Source document Block Start

I heartily encourage the young to accrue and manage their own ‘nest eggs’ for their retirement; invest in commodities which will appreciate in value. How much hard earned cash is lost in management (or mismanagement !) fees ?
June 24, 2009
It appears to be intentional; those working in the private sector lose, whilst government controlled ‘box tickers in the public sector benefit. I wonder for how long ? More and more private agency workers are used in the NHS, care of the elderly; also now the police, child welfare (result of ‘BabyP’), thus prohibiting current ‘public service’ pensions.
This explains why the pressures placed on government employed public service workers is made so onerous and stressful, many leave; box ticking rules and regulations detract from the job they were trained to do It’s in the interest of ‘pension funding’ to do so. I’ve witnessed this in the privatization of care of the elderly as well as the NHS.
June 24, 2009
John,
PS – I look forward to reading your proposed remedies.
June 24, 2009
You are spot on – again!
Yesterday I saw the BBC report on this same issue. They failed, totally, to mention the fact and impact of Brown`s tax on pension fund investment income (the first item on your list).
That is when the rot set in as it fatally undermined the basis of final salary schemes – excepting, of course, a “final solution” of early, involuntary euthanasia.
June 24, 2009
Unless you work for the General medical council which proudly boasts that it runs a final salary pension for its 470 employees
June 24, 2009
Hi John
Completely agree with your assessment unfortunately we have known about this for a number of years, I can recall a lunch in the City where you made the same point.
The worrying thing is that for the private sector this is yet another burden – it is bad enough with taxation without having the risk of a defined contribution scheme on top while the public sector brethren get higher wages and a unfunded, gold plated pension scheme.
Pensions apartheid
June 24, 2009
#4 that people are living longer is the underlying factor that will not go away no matter how well we run things. Throughout the last century life expectancy has gone up by about 1 year in every 4 passing. I suspect that in the not distant future somebody is going to find some method of slowing, reversing, or worse stopping, the aging clock. As a society we are actively not thinking about this. When it happens the pensions industry is gone – this will be one of the minor effects.
On a less armageddonist point I would suggest that all income tax & NI not be charged on earnings by those over 65. This should cost almost nothing since they wouldn’t keep jobs otherwise & would be a very substantial bonus to the people. Would still keep it on for higher tax rates since they are hardly in want & probably not really motivated by the money.

Source document Block End
Recorded information Block Start

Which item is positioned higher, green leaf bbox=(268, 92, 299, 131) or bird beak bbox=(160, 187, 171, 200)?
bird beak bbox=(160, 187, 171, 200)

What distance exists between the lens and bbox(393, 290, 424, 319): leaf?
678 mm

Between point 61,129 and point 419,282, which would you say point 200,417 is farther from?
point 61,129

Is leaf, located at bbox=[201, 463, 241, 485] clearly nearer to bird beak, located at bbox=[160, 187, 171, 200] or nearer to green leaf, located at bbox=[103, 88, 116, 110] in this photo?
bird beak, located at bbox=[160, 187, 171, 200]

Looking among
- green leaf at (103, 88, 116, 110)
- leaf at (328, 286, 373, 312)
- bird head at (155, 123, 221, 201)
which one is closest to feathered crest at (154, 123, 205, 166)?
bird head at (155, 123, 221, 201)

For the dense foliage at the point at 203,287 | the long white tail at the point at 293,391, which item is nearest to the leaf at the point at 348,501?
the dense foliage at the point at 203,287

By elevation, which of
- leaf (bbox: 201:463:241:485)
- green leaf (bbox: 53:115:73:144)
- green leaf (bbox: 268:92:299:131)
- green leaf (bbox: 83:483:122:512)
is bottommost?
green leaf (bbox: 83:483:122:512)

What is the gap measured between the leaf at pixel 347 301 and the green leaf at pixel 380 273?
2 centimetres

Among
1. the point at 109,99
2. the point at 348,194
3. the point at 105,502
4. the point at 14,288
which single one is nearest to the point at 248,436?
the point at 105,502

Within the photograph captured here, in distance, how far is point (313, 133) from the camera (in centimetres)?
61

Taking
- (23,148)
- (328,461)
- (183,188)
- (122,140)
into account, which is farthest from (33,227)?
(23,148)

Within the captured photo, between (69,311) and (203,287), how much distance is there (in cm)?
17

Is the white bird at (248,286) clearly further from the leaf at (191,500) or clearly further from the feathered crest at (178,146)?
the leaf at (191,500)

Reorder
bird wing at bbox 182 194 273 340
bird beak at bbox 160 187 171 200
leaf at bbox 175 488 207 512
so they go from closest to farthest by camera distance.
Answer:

Recorded information Block End

- List of tasks:
a – Answer these from the pension comments:
(i) How many employees does the General Medical Council's final salary pension cover?
(ii) About how much has life expectancy risen over the last century?
(iii) Whose tax on pension fund investment income did the BBC report fail to mention?
b – Carry on the comments about pensions past their final sentence.

- Solved problems:
a –
(i) 470
(ii) About 1 year in every 4 that passed
(iii) Brown's

b –
June 24, 2009
I agree with everything you write here. The motives of those who engineered what has happened to pension schemes in the commercial sector have had one aim in mind – to drive great swathes of the population, in one way or the other, into the hand of the ‘State’ and if you look at it from that perspective then Nulabour (Blair, Brown and all their colleagues) have been pretty successful. It’s not an accident what has happened – it was deliberate policy. The other end of the spectrum has been dealt with by the proliferation of ‘benefits’ and ‘credits’ of various kinds, all designed to make recipients dependent on, and therefore continue to vote for, the politicians who put them in place.
The withdrawal pains for many years following a hoped-for Conservative victory at the next election will be very intense – addicts deprived of their fix don’t react well. Real living standards will have to drop very significantly – hardly any politicians, from any political party, are willing to talk about this openly. Or deal with ‘reforming’ their own expenses in a justifiable manner. Quick cosmetic fixes will go nowhere far enough.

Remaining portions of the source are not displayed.